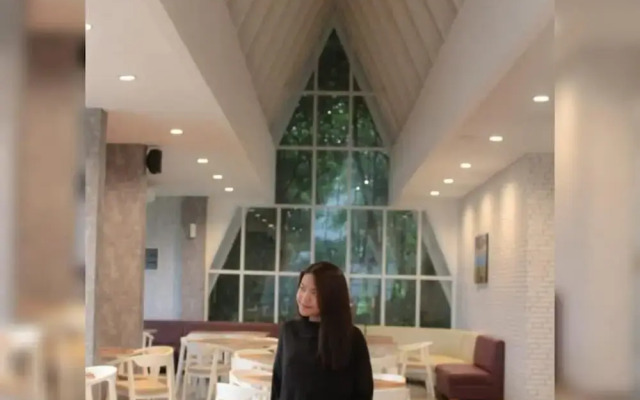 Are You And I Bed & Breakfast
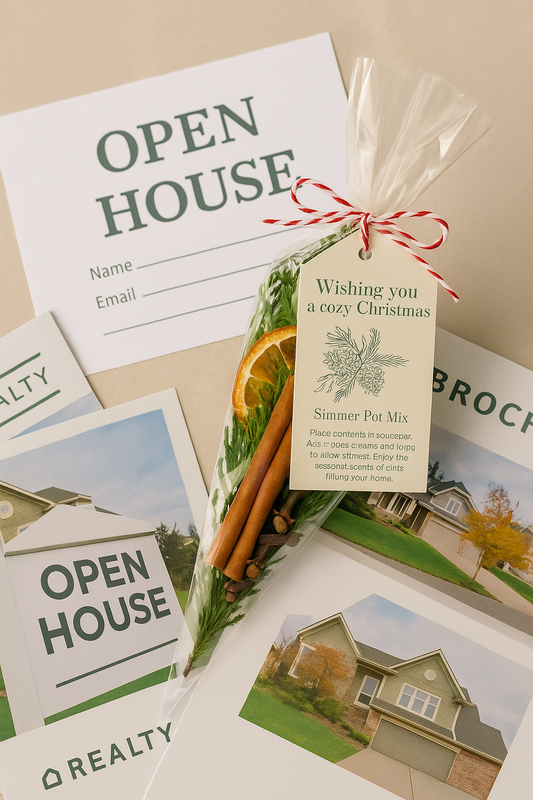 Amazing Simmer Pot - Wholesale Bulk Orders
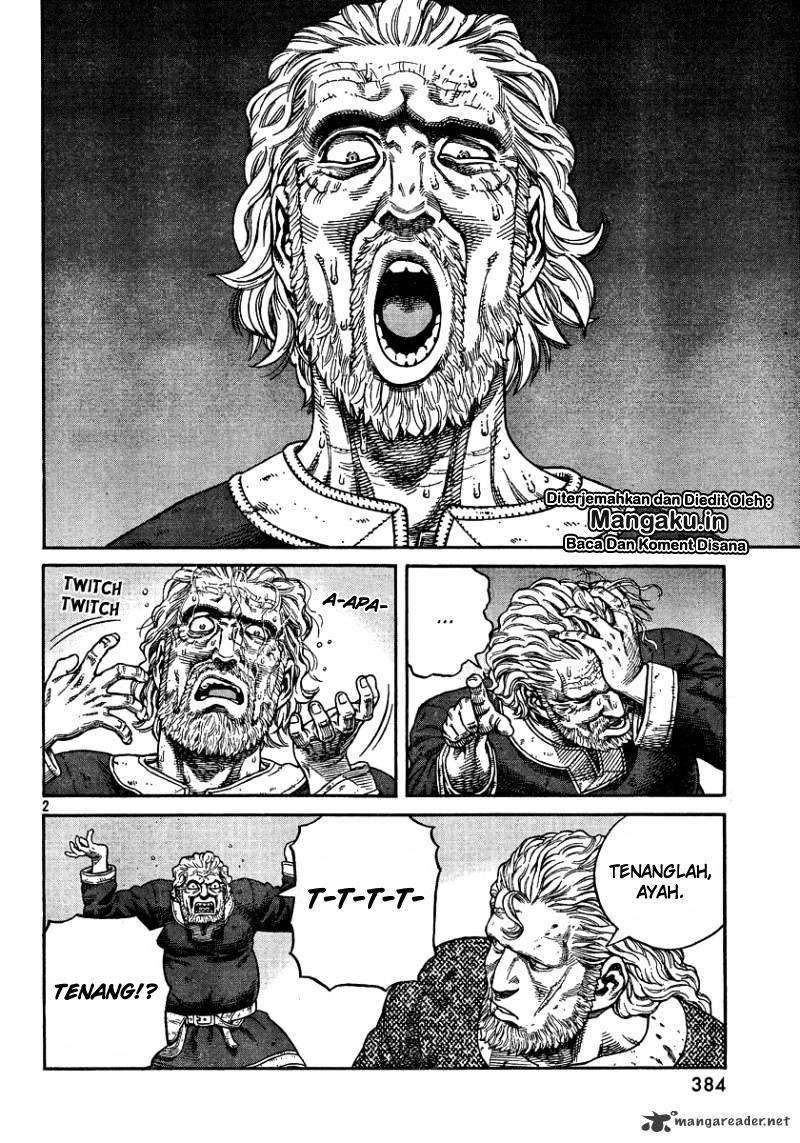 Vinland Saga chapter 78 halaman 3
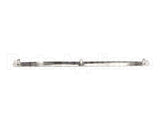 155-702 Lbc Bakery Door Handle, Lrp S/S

+--

*Prompt:* Print the material exactly as given, but not the pictures.

*Exercise solution:*
 Are You And I Bed & Breakfast
 Amazing Simmer Pot - Wholesale Bulk Orders
 Vinland Saga chapter 78 halaman 3
 155-702 Lbc Bakery Door Handle, Lrp S/S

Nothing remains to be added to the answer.